Возвещение о нем произвело недоумение и несколько странных улыбок, особенно
когда по удивленному виду Настасьи Филипповны узнали, что она вовсе и не думала
приглашать его. Но после удивления Настасья Филипповна выказала вдруг столько
удовольствия, что большинство тотчас же приготовилось встретить нечаянного
гостя и смехом, и весельем.
— Это, положим, произошло по его невинности, — заключил Иван
Федорович Епанчин, — и во всяком случае поощрять такие наклонности довольно
опасно, но в настоящую минуту, право, недурно, что он вздумал пожаловать, хотя
бы и таким оригинальным манером: он, может быть, и повеселит нас, сколько я о
нем по крайней мере могу судить.
— Тем более, что сам напросился! — тотчас включил
Фердыщенко.
— Так что ж из того? — сухо спросил генерал, ненавидевший
Фердыщенка.
— А то, что заплатит за вход, — пояснил тот.
— Ну, князь Мышкин не Фердыщенко, всё-таки-с, — не утерпел
генерал, до сих пор не могший помириться с мыслью находиться с Фердыщенком в
одном обществе и на равной ноге.
— Эй, генерал, щадите Фердыщенка, — ответил тот, ухмыляясь.
— Я ведь на особых правах.
— На каких это вы на особых правах?
— Прошлый раз я имел честь подробно разъяснить это обществу;
для вашего превосходительства повторю еще раз. Изволите видеть, ваше
превосходительство: у всех остроумие, а у меня нет остроумия. В вознаграждение
я и выпросил позволение говорить правду, так как всем известно, что правду
говорят только те, у кого нет остроумия. К тому же я человек очень мстительный,
и тоже потому, что без остроумия. Я обиду всякую покорно сношу, но до первой
неудачи обидчика; при первой же неудаче, тотчас припоминаю и тотчас же чем-нибудь
отомщаю, лягаю, как выразился обо мне Иван Петрович Птицын, который уж конечно
сам никогда никого не лягает. Знаете Крылова басню, ваше превосходительство:
“Лев да Осел”? Ну, вот это мы оба с вами и есть, про нас и написано.
— Вы, кажется, опять заврались, Фердыщенко, — вскипел
генерал.
— Да вы чего, ваше превосходительство? — подхватил
Фердыщенко, так и рассчитывавший, что можно будет подхватить и еще побольше
размазать: — не беспокойтесь, ваше превосходительство, я свое место знаю: если
я и сказал, что мы с вами Лев да Осел из Крылова басни, то роль Осла я, уж
конечно, беру на себя, а ваше превосходительство — Лев, как и в басне Крылова
сказано:
“Могучий Лев, гроза лесов,
От старости лишился силы”.
А я, ваше превосходительство, — осел.
— С последним я согласен, — неосторожно вырвалось у
генерала.
Всё это было, конечно, грубо и преднамеренно выделано, но
так уж принято было, что Фердыщенку позволялось играть роль шута.
— Да меня для того только и держат, и пускают сюда, —
воскликнул раз Фердыщенко, — чтоб я именно говорил в этом духе.
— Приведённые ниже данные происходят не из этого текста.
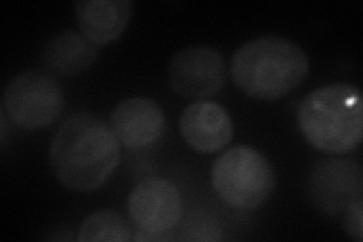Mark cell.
Segmentation results:
<instances>
[{
    "label": "cell",
    "instance_id": "6da1fadb",
    "mask_svg": "<svg viewBox=\"0 0 363 242\" xmlns=\"http://www.w3.org/2000/svg\"><path fill=\"white\" fill-rule=\"evenodd\" d=\"M120 141L96 114L79 111L67 117L50 143V167L62 185L94 191L120 164Z\"/></svg>",
    "mask_w": 363,
    "mask_h": 242
},
{
    "label": "cell",
    "instance_id": "7a4b0ae2",
    "mask_svg": "<svg viewBox=\"0 0 363 242\" xmlns=\"http://www.w3.org/2000/svg\"><path fill=\"white\" fill-rule=\"evenodd\" d=\"M309 68V57L297 43L267 35L242 44L235 52L230 75L248 97L274 101L297 89Z\"/></svg>",
    "mask_w": 363,
    "mask_h": 242
},
{
    "label": "cell",
    "instance_id": "3957f363",
    "mask_svg": "<svg viewBox=\"0 0 363 242\" xmlns=\"http://www.w3.org/2000/svg\"><path fill=\"white\" fill-rule=\"evenodd\" d=\"M300 132L312 147L328 155H344L359 147L363 136L362 94L351 84L313 89L297 111Z\"/></svg>",
    "mask_w": 363,
    "mask_h": 242
},
{
    "label": "cell",
    "instance_id": "277c9868",
    "mask_svg": "<svg viewBox=\"0 0 363 242\" xmlns=\"http://www.w3.org/2000/svg\"><path fill=\"white\" fill-rule=\"evenodd\" d=\"M212 185L235 209H259L276 188V172L265 155L248 145L227 150L212 167Z\"/></svg>",
    "mask_w": 363,
    "mask_h": 242
},
{
    "label": "cell",
    "instance_id": "5b68a950",
    "mask_svg": "<svg viewBox=\"0 0 363 242\" xmlns=\"http://www.w3.org/2000/svg\"><path fill=\"white\" fill-rule=\"evenodd\" d=\"M64 89L48 73L26 70L6 85L4 112L18 128L40 131L52 126L64 109Z\"/></svg>",
    "mask_w": 363,
    "mask_h": 242
},
{
    "label": "cell",
    "instance_id": "8992f818",
    "mask_svg": "<svg viewBox=\"0 0 363 242\" xmlns=\"http://www.w3.org/2000/svg\"><path fill=\"white\" fill-rule=\"evenodd\" d=\"M227 84L223 55L209 45H192L177 52L168 65V85L185 99H206L218 94Z\"/></svg>",
    "mask_w": 363,
    "mask_h": 242
},
{
    "label": "cell",
    "instance_id": "52a82bcc",
    "mask_svg": "<svg viewBox=\"0 0 363 242\" xmlns=\"http://www.w3.org/2000/svg\"><path fill=\"white\" fill-rule=\"evenodd\" d=\"M128 211L130 221L141 232H169L182 218L180 192L167 179H145L130 191Z\"/></svg>",
    "mask_w": 363,
    "mask_h": 242
},
{
    "label": "cell",
    "instance_id": "ba28073f",
    "mask_svg": "<svg viewBox=\"0 0 363 242\" xmlns=\"http://www.w3.org/2000/svg\"><path fill=\"white\" fill-rule=\"evenodd\" d=\"M362 167L350 159H325L311 172L309 195L318 209L337 216L362 199Z\"/></svg>",
    "mask_w": 363,
    "mask_h": 242
},
{
    "label": "cell",
    "instance_id": "9c48e42d",
    "mask_svg": "<svg viewBox=\"0 0 363 242\" xmlns=\"http://www.w3.org/2000/svg\"><path fill=\"white\" fill-rule=\"evenodd\" d=\"M109 126L121 145L145 148L153 145L165 131V115L157 101L135 96L121 100L113 108Z\"/></svg>",
    "mask_w": 363,
    "mask_h": 242
},
{
    "label": "cell",
    "instance_id": "30bf717a",
    "mask_svg": "<svg viewBox=\"0 0 363 242\" xmlns=\"http://www.w3.org/2000/svg\"><path fill=\"white\" fill-rule=\"evenodd\" d=\"M179 126L188 145L200 153L220 152L233 138L232 117L217 101H194L182 112Z\"/></svg>",
    "mask_w": 363,
    "mask_h": 242
},
{
    "label": "cell",
    "instance_id": "8fae6325",
    "mask_svg": "<svg viewBox=\"0 0 363 242\" xmlns=\"http://www.w3.org/2000/svg\"><path fill=\"white\" fill-rule=\"evenodd\" d=\"M130 0H79L74 5L82 35L97 45L120 38L132 18Z\"/></svg>",
    "mask_w": 363,
    "mask_h": 242
},
{
    "label": "cell",
    "instance_id": "7c38bea8",
    "mask_svg": "<svg viewBox=\"0 0 363 242\" xmlns=\"http://www.w3.org/2000/svg\"><path fill=\"white\" fill-rule=\"evenodd\" d=\"M99 50L81 32L64 31L48 43L43 52L45 70L64 77L79 76L97 61Z\"/></svg>",
    "mask_w": 363,
    "mask_h": 242
},
{
    "label": "cell",
    "instance_id": "4fadbf2b",
    "mask_svg": "<svg viewBox=\"0 0 363 242\" xmlns=\"http://www.w3.org/2000/svg\"><path fill=\"white\" fill-rule=\"evenodd\" d=\"M132 239L130 227L116 211H97L88 215L79 227L81 242H128Z\"/></svg>",
    "mask_w": 363,
    "mask_h": 242
},
{
    "label": "cell",
    "instance_id": "5bb4252c",
    "mask_svg": "<svg viewBox=\"0 0 363 242\" xmlns=\"http://www.w3.org/2000/svg\"><path fill=\"white\" fill-rule=\"evenodd\" d=\"M180 239L185 241H220V224L203 211L191 212L182 226Z\"/></svg>",
    "mask_w": 363,
    "mask_h": 242
},
{
    "label": "cell",
    "instance_id": "9a60e30c",
    "mask_svg": "<svg viewBox=\"0 0 363 242\" xmlns=\"http://www.w3.org/2000/svg\"><path fill=\"white\" fill-rule=\"evenodd\" d=\"M344 230L348 238L363 241V200L357 199L344 211Z\"/></svg>",
    "mask_w": 363,
    "mask_h": 242
},
{
    "label": "cell",
    "instance_id": "2e32d148",
    "mask_svg": "<svg viewBox=\"0 0 363 242\" xmlns=\"http://www.w3.org/2000/svg\"><path fill=\"white\" fill-rule=\"evenodd\" d=\"M135 241H174L176 236L172 233V230L169 232H164V233H150V232H141L138 230V233L133 236Z\"/></svg>",
    "mask_w": 363,
    "mask_h": 242
}]
</instances>
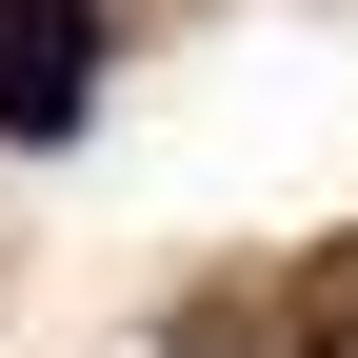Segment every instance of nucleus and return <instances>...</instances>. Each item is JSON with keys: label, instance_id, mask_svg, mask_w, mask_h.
Wrapping results in <instances>:
<instances>
[{"label": "nucleus", "instance_id": "1", "mask_svg": "<svg viewBox=\"0 0 358 358\" xmlns=\"http://www.w3.org/2000/svg\"><path fill=\"white\" fill-rule=\"evenodd\" d=\"M80 60H100V0H0V140H60Z\"/></svg>", "mask_w": 358, "mask_h": 358}]
</instances>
Ну возможно ли
в самом деле такого, как я, принимать? ведь я понимаю же это. Ну можно ли меня,
такого Фердыщенка, с таким утонченным джентльменом, как Афанасий Иванович,
рядом посадить? Поневоле остается одно толкование: для того и сажают, что это и
вообразить невозможно.
Но хоть и грубо, а всё-таки бывало и едко, а иногда даже
очень, и это-то, кажется, и нравилось Настасье Филипповне. Желающим непременно
бывать у нее оставалось решиться переносить Фердыщенка. Он, может быть, и
полную правду угадал, предположив, что его с того и начали принимать, что он с
первого разу стал своим присутствием невозможен для Тоцкого. Ганя, с своей
стороны, вынес от него целую бесконечность мучений, и в этом отношении
Фердыщенко сумел очень пригодиться Настасье Филипповне.